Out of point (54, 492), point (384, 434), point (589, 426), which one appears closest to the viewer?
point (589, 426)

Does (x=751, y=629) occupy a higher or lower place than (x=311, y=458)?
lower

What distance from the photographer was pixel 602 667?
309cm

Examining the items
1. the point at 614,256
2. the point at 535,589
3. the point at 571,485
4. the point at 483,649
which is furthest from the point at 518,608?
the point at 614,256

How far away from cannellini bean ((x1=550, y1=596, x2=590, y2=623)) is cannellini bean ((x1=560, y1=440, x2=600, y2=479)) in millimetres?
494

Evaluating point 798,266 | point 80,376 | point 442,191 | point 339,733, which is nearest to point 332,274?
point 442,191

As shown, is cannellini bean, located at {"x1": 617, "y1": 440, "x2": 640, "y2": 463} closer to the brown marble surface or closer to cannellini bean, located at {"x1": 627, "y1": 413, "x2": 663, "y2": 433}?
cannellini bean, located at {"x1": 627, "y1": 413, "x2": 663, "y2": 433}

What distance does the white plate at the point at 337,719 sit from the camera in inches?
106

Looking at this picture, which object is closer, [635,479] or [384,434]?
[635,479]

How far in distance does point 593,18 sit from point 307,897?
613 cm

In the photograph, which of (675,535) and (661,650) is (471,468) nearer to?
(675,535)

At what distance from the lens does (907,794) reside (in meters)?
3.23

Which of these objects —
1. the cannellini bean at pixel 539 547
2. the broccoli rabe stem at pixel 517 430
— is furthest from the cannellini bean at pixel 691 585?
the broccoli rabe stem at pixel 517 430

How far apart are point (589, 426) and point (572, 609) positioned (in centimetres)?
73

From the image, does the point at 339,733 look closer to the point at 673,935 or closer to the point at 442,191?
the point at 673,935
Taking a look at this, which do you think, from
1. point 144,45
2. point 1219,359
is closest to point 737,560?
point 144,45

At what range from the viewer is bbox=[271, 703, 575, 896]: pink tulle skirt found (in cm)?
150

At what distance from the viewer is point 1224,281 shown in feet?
***
Write out again, word for word, the stretch of the material from the line containing "At what range" through its final line.

At what range from the viewer is bbox=[271, 703, 575, 896]: pink tulle skirt found (in cm)?
150

At what distance from the viewer is point 1224,281 shown in feet?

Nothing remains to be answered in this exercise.